PRÉTENTIONS DES PARTIES

Vu l'appel interjeté le 3 avril 2018 par M. [R] et la société STJ Holding

Vu les dernières conclusions communes notifiées le 30 novembre 2018 par lesquelles M. [R] et la STJ Holding demandent à la cour de :

- infirmer en toutes les ses dispositions le jugement du tribunal de Commerce de Pontoise en date du 9 mars de 1018 ;

et statuant à nouveau :

- déclarer M. [L] [R] et la société STJ Holding recevables et bien-fondés en leurs demandes ;

- condamner M. [V] [G] à verser à la société STJ Holding la somme de 78'641,46 € et à M. [R] la somme de 30'795,78 € constituant un total de 109'437,24 € au titre des frais engagés dans le cadre du projet d'acquisition des sociétés GP et GPM ;

- condamner M. [V] [G] à verser à M. [L] [R] la somme de 100'000 € en réparation de son préjudice ;

- débouter M. [V] [G] de l'intégralité de ses demandes ;

- condamner M. [V] [G] à verser à la société STJ Holding et à M. [R] la somme de 10'000 € chacun par application de l'article 700 du code de procédure civile ;

- condamner M. [V] [G] aux entiers dépens.

[Enregistrements provenant d'une source de données]

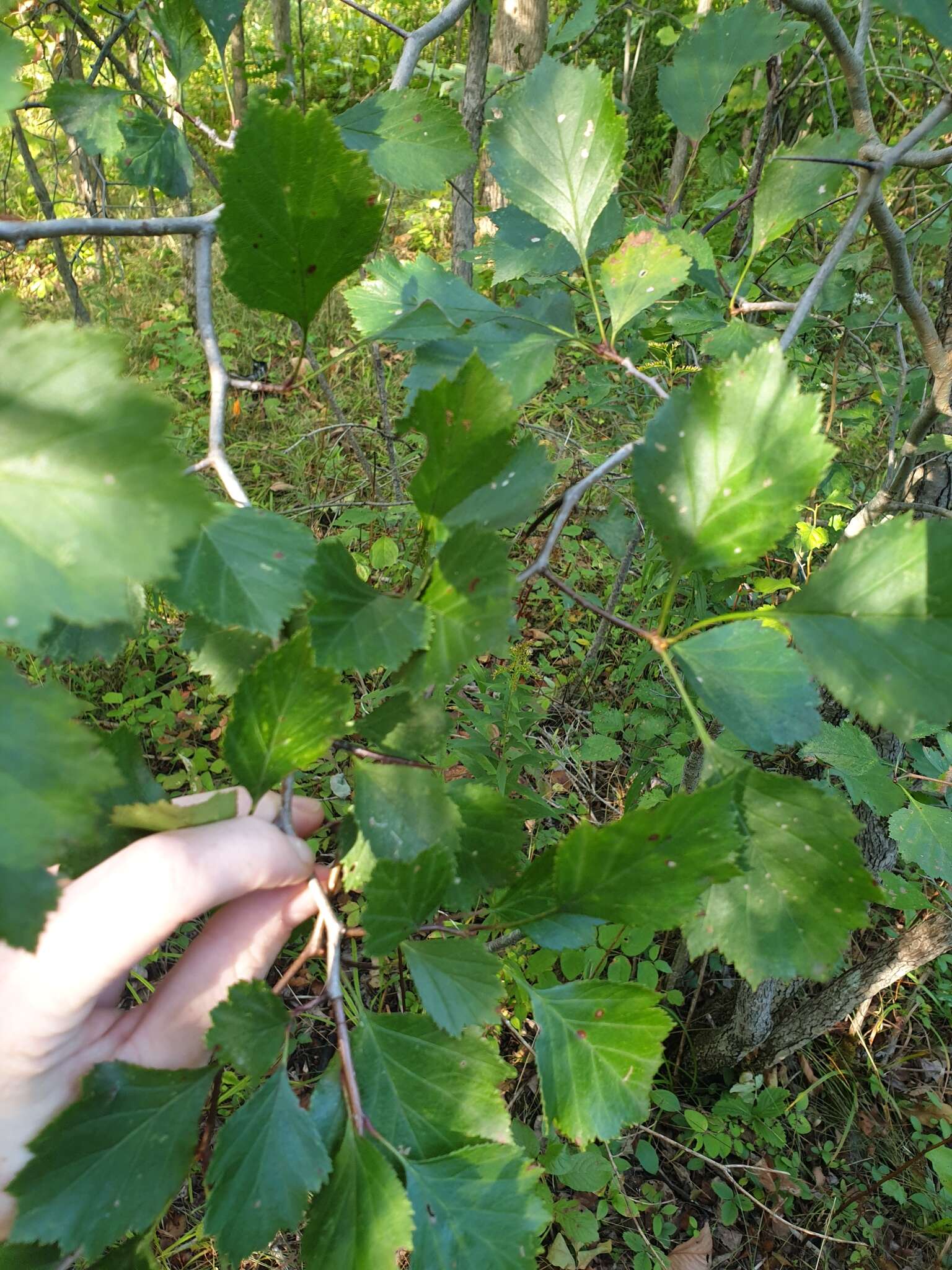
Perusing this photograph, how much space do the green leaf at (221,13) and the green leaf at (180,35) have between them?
62 millimetres

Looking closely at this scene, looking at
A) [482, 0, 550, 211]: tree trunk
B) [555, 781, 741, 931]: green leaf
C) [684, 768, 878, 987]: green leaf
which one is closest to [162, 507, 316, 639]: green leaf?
[555, 781, 741, 931]: green leaf

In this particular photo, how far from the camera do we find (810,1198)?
154 cm

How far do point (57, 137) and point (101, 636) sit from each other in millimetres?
5377

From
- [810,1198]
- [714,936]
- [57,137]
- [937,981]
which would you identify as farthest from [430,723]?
[57,137]

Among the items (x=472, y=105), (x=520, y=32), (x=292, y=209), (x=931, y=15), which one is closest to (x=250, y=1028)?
(x=292, y=209)

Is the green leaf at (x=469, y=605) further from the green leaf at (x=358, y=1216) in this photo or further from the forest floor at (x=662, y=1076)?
the forest floor at (x=662, y=1076)

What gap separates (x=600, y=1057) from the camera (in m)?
0.56

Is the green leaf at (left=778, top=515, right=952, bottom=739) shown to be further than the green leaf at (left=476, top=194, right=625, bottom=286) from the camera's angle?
No

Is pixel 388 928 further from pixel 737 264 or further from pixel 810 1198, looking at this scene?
pixel 810 1198

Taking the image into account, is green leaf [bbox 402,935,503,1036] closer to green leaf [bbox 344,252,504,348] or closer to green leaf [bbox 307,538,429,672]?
green leaf [bbox 307,538,429,672]

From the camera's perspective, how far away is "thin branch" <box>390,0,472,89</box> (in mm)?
819

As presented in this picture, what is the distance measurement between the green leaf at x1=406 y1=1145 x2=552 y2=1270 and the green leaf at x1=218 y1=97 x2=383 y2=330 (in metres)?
0.56

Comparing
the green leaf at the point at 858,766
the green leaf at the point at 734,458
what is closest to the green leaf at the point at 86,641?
the green leaf at the point at 734,458

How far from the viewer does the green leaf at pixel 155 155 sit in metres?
0.89
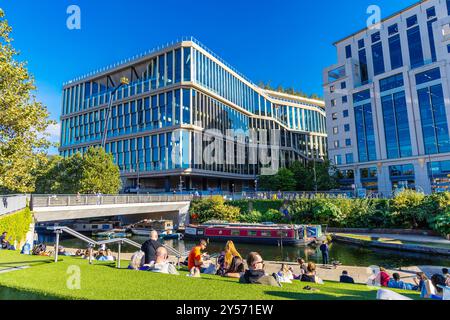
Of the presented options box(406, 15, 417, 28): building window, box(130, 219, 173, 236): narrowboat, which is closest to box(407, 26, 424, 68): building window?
box(406, 15, 417, 28): building window

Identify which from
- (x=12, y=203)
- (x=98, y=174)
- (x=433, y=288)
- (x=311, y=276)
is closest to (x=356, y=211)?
(x=311, y=276)

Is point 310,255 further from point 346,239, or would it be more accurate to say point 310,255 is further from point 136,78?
point 136,78

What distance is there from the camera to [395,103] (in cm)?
5028

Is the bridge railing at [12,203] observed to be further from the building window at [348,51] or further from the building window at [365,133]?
the building window at [348,51]

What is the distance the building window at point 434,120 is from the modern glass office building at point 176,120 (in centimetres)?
3993

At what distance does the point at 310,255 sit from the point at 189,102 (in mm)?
44170

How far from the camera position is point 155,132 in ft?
205

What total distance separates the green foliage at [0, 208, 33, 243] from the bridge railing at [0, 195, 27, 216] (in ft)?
1.24

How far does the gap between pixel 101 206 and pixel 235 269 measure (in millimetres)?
24538

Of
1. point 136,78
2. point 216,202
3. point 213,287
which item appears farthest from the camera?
point 136,78

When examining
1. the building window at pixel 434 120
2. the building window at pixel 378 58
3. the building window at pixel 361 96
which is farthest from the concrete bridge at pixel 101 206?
the building window at pixel 378 58

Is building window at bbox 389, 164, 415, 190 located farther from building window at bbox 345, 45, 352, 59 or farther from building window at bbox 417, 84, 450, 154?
building window at bbox 345, 45, 352, 59

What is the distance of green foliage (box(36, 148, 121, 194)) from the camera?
41.7 meters
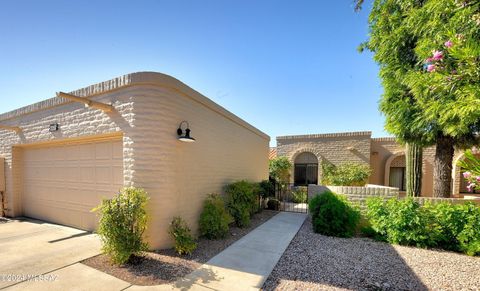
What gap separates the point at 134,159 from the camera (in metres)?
4.19

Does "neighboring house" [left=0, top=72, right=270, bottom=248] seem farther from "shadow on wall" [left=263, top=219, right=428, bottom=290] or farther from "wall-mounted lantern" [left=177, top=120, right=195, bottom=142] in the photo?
"shadow on wall" [left=263, top=219, right=428, bottom=290]

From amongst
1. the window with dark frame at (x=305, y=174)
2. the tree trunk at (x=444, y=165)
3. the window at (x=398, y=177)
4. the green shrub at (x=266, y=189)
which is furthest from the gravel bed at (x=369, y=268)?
the window at (x=398, y=177)

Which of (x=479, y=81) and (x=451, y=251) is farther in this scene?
(x=451, y=251)

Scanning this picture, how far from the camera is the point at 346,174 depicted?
1220cm

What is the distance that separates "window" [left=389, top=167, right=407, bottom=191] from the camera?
12.5m

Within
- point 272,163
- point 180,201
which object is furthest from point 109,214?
point 272,163

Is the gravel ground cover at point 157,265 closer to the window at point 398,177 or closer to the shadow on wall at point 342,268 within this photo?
the shadow on wall at point 342,268

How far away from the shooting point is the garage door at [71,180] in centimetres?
495

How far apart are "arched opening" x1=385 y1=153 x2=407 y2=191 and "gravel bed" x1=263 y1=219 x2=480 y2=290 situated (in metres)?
9.25

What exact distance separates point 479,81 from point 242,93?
692 centimetres

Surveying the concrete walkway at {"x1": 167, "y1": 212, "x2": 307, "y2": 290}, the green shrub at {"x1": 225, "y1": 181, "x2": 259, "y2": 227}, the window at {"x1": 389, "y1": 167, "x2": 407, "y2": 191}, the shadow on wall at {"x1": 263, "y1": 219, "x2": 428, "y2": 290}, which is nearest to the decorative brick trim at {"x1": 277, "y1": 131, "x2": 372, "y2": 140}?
the window at {"x1": 389, "y1": 167, "x2": 407, "y2": 191}

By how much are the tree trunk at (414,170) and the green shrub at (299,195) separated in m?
4.78

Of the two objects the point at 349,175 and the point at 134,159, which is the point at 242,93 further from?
the point at 349,175

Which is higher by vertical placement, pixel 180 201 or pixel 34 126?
pixel 34 126
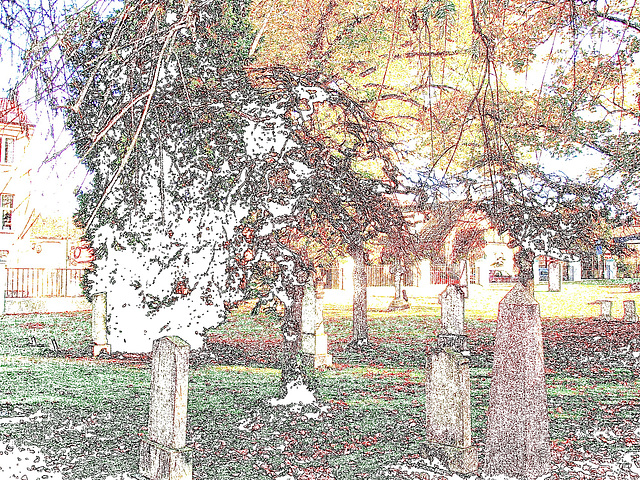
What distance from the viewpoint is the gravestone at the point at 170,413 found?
533cm

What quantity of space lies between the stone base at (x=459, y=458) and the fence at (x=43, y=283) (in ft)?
71.5

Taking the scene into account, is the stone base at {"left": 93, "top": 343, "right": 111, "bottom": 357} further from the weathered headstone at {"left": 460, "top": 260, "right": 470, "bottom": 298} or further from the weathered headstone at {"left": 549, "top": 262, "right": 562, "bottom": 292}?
the weathered headstone at {"left": 549, "top": 262, "right": 562, "bottom": 292}

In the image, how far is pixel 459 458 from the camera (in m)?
5.80

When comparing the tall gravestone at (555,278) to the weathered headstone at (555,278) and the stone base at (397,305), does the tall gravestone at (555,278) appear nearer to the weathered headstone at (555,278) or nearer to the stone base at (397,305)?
the weathered headstone at (555,278)

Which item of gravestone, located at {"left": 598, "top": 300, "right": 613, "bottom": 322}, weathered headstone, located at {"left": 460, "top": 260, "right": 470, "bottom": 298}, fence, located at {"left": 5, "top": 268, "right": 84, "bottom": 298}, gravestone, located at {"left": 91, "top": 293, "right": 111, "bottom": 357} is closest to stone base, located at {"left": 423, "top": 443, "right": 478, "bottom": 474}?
gravestone, located at {"left": 91, "top": 293, "right": 111, "bottom": 357}

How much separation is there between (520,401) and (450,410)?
69 centimetres

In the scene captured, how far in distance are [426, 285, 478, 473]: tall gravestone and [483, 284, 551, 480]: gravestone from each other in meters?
0.29

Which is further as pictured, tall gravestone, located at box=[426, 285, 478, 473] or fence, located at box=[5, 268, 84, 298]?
fence, located at box=[5, 268, 84, 298]

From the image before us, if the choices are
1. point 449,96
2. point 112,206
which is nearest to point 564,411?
point 112,206

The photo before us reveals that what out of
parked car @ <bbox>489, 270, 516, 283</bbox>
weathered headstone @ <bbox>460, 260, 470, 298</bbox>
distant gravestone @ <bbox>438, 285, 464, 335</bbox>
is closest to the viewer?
distant gravestone @ <bbox>438, 285, 464, 335</bbox>

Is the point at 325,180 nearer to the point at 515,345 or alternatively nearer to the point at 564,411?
the point at 515,345

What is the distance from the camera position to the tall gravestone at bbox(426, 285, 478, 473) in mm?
5820

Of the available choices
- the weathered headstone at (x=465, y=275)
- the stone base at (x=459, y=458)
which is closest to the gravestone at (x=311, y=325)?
the stone base at (x=459, y=458)

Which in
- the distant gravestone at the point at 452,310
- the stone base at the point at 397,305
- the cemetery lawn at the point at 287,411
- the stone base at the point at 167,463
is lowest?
the cemetery lawn at the point at 287,411
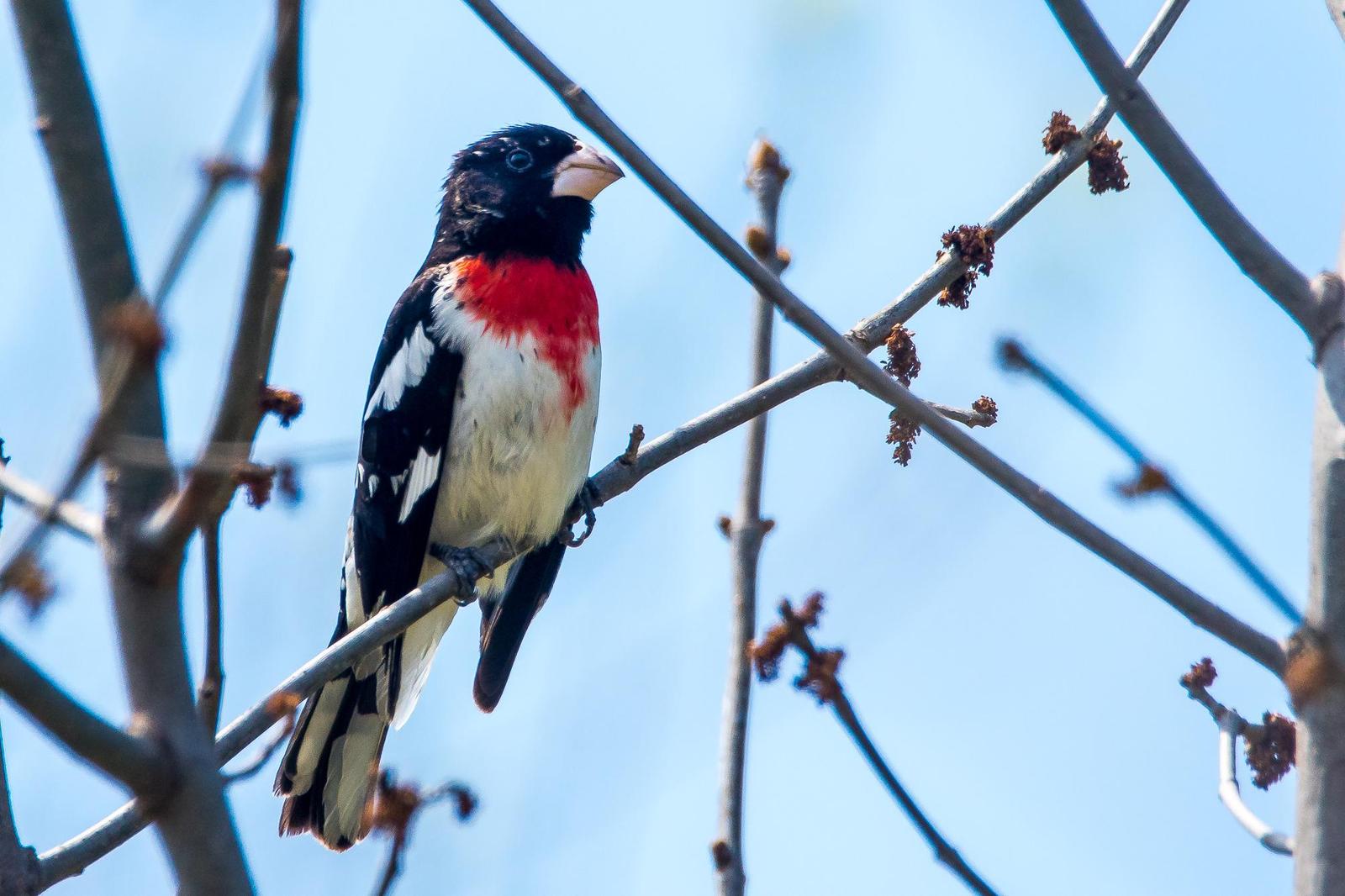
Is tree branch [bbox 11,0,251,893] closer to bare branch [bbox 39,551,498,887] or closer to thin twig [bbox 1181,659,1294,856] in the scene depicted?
bare branch [bbox 39,551,498,887]

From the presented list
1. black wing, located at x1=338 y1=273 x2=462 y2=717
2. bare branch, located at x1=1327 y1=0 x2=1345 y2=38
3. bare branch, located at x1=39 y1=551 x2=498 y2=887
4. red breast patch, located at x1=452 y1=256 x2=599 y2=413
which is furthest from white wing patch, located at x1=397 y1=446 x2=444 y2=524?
bare branch, located at x1=1327 y1=0 x2=1345 y2=38

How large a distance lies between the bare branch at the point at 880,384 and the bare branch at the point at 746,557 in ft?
1.37

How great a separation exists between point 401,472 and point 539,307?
0.74m

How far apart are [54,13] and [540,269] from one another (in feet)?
10.4

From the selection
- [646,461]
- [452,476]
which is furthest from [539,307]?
[646,461]

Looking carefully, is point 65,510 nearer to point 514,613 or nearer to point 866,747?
point 866,747

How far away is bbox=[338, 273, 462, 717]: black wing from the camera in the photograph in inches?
187

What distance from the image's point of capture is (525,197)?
5406 millimetres

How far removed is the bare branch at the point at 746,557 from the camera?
3004 mm

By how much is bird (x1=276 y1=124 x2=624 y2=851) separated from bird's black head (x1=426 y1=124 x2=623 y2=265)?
0.27 feet

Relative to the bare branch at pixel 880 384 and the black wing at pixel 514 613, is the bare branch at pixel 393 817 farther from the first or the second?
the black wing at pixel 514 613

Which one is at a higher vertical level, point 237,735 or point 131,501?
point 237,735

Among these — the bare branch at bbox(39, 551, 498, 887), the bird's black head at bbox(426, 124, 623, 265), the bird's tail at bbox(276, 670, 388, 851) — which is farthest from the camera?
the bird's black head at bbox(426, 124, 623, 265)

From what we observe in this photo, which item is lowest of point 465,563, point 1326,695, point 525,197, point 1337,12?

**Tâche demandée 1:**
D'après le texte sur les prétentions des parties, quelle somme est réclamée à M. [V] [G] pour réparer le préjudice de M. [L] [R] ?
**Tâche demandée 2:**
Poursuivez le texte sur les prétentions des parties après sa dernière phrase.
Le matériel fourni ne joue aucun rôle ici.

**Résultat produit 1:**
La somme de 100'000 €.

**Résultat produit 2:**
Vu les dernières conclusions notifiées le 6 septembre 2018 au terme desquelles M. [V] [G] demande à la cour, au visa des articles 32, 66 et 329 du code de procédure civile, et de l'article 1382 ancien du code civil, de :

- déclarer irrecevable l'intervention de la société STJ Holding,

subsidiairement,

- déclarer ses demandes irrecevables faute d'intérêt à agir, plus subsidiairement encore la débouter de toutes ses demandes, fins et conclusions plus amples contraire,

- débouter M. [L] [R] de toutes ses demandes, fins ou conclusions plus amples ou contraires ;

- condamner M. [L] [R] au paiement d'une somme de 20'000 € en réparation du préjudice subi par M. [V] [G];

- condamner, in solidum, la société STJ Holding M. [L] [R] au paiement d'une somme de 20'000 € sur le fondement de l'article 700 du code de procédure civile,

- condamner, in solidum, la société STJ Holding et M. [L] [R], au paiement des dépens d'appel dont distraction au profit de Me Chouteau en application de l'article 699 du code de procédure civile.

L'ordonnance de clôture a été prononcée le 24 janvier 2019.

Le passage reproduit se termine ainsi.